Notre Dame of Salaman College
- Motto: Service for the Love of God Through Mary
- Type: Private, Catholic secondary and higher education institution
- Established: 1965; 61 years ago
- Founder: Missionary Oblates of Mary Immaculate
- Religious affiliation: Roman Catholic
- President: Fr. Charlie D. Celeste, DCC, JCL
- Location: Poblacion II, Lebak, Sultan Kudarat, Philippines 6°37′40″N 124°04′02″E﻿ / ﻿6.6277°N 124.0673°E
- Campus: Urban;
- Nickname: Damean
- Location in Mindanao Location in the Philippines

= Notre Dame of Salaman College =

Roman Catholic college in Sultan Kudarat, Philippines

Notre Dame of Salaman College is a private Catholic secondary and higher education institution run by the Diocesan Clergy of Cotabato (DCC) in Lebak, Sultan Kudarat, Philippines. Established by the Oblates in 1965, it offers secondary, technical /vocational and degree programs.

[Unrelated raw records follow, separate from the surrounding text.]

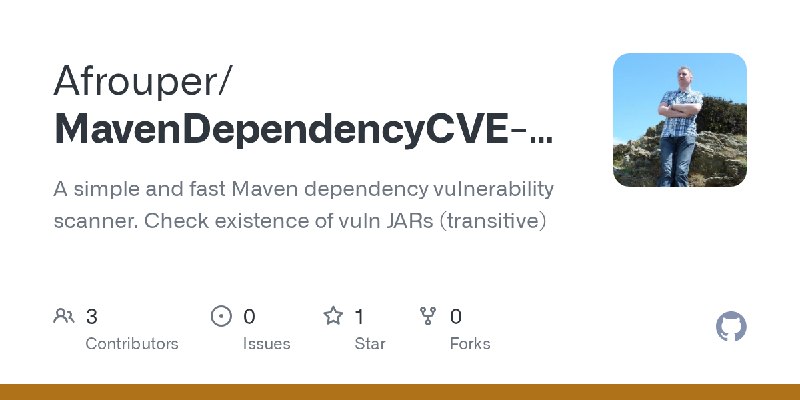 GitHub - Afrouper/MavenDependencyCVE-Scanner: A simple and fast Maven dependency vulnerability scanner. Check existence of vuln…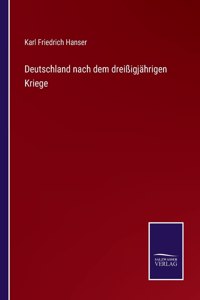 Deutschland nach dem dreißigjährigen Kriege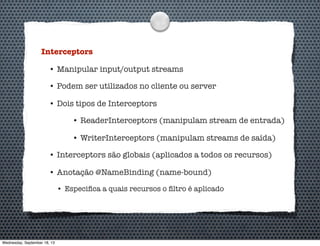 Interceptors
• Manipular input/output streams
• Podem ser utilizados no cliente ou server
• Dois tipos de Interceptors
• ReaderInterceptors (manipulam stream de entrada)
• WriterInterceptors (manipulam streams de saída)
• Interceptors são globais (aplicados a todos os recursos)
• Anotação @NameBinding (name-bound)
• Especiﬁca a quais recursos o ﬁltro é aplicado
Wednesday, September 18, 13
 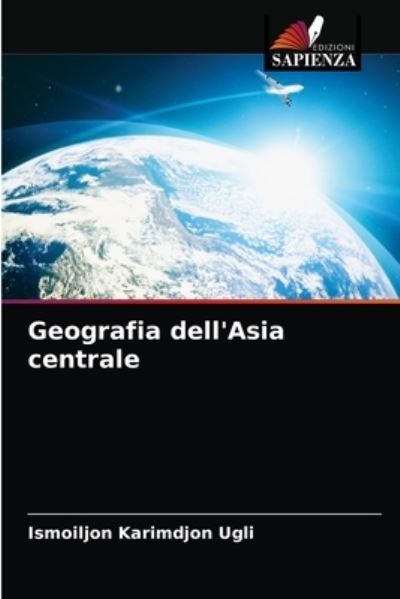 Cover for Ismoiljon Karimdjon Ugli · Geografia dell'Asia centrale (Paperback Book) (2021)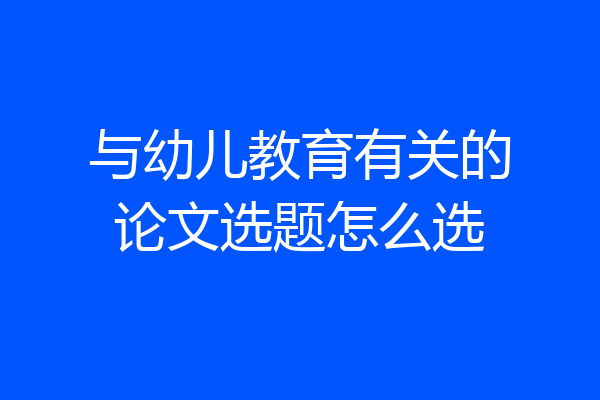 与幼儿教育有关的论文选题怎么选
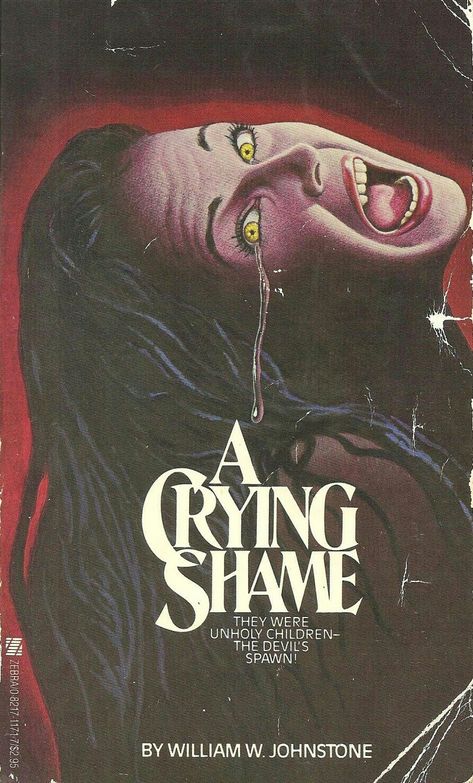 A CRYING SHAME (Novel 1983) William Johnstone Horror Book Covers Aesthetic, Book Cover Horror, Vintage Horror Book Covers, Vintage Horror Comics Cover Art, Arte Pulp, Vintage Horror Novel Covers, Horror Book Covers, Gothic Books, Scary Books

The academic community is administered by a diocesan cleric with its lay faculty and staff and parents who are committed to the holistic development of the students by employing method and practice anchored to the vision-mission of the institution. It has been a member of the Notre Dame Educational Association, a group of schools named Notre Dame in the Philippines under the patronage of the Blessed Virgin Mary.

The school was founded by the Oblate of Mary Immaculate (OMI) and the administration was succeeded by the Religious of Virgin Mary (RVM). Year 2013 marks a significant milestone in the history of the school as it is officially turned over to the stewardship of the Archdiocesan Notre Dame Schools of Cotabato (ANDSC) system. Thus, the school became a member school of the Archdiocesan Notre Dame Schools of Cotabato. Standardization of teachers’ professional qualifications was institutionalized. All non – licensed teachers were mandated to take the board exam for teachers and must acquire their licenses to teach. Salaries and other benefits were homogenized with other member schools of thesystem.

Notre Dame of Salaman College has achieved its recognition (Rank 4) among all the colleges and universities in Soccsksargen area, formerly known as Central Mindanao, designated as Region XII, in terms of the average performance with 50 takers - above in the Teachers Licensure Examination for the last four years (school-years 2011-2015). This was correlated also to the school’s quality academic instructions, facilities and other programs and services. Recently, more infrastructures were built such as the 2-storey building with 12 classrooms for the Juniors High School, the 4-storey building for the Senior High School and 39 TESDA Programs, construction of Program Heads’ offices, construction of sports facilities and soon to be constructed additional 3-storey building for the college department in preparation for the offering of new courses. Junior and Senior High School classrooms were equipped with technology relating to the latest curriculum innovations (Robotics and Aralinks Program.